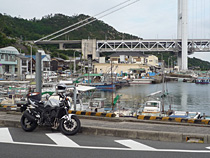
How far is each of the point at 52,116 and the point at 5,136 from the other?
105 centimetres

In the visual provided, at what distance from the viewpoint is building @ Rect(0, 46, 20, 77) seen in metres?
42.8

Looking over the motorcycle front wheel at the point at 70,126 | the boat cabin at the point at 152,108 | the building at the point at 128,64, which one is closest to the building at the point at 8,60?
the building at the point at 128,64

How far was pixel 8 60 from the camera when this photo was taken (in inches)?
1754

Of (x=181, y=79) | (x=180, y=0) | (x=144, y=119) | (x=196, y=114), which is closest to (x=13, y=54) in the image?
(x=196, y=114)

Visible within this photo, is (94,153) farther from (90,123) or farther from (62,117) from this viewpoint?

======

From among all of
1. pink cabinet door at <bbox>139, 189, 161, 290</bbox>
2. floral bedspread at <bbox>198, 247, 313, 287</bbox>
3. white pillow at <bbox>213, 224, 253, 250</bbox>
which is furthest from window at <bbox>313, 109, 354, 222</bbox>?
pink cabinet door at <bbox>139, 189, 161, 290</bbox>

======

__Exercise__. Identify each line above that contains the word "this", and copy every one of those lines in full.

__The answer__.
How far was pixel 8 60 from the camera when this photo was taken (in inches)?
Visible within this photo, is (94,153) farther from (90,123) or farther from (62,117) from this viewpoint?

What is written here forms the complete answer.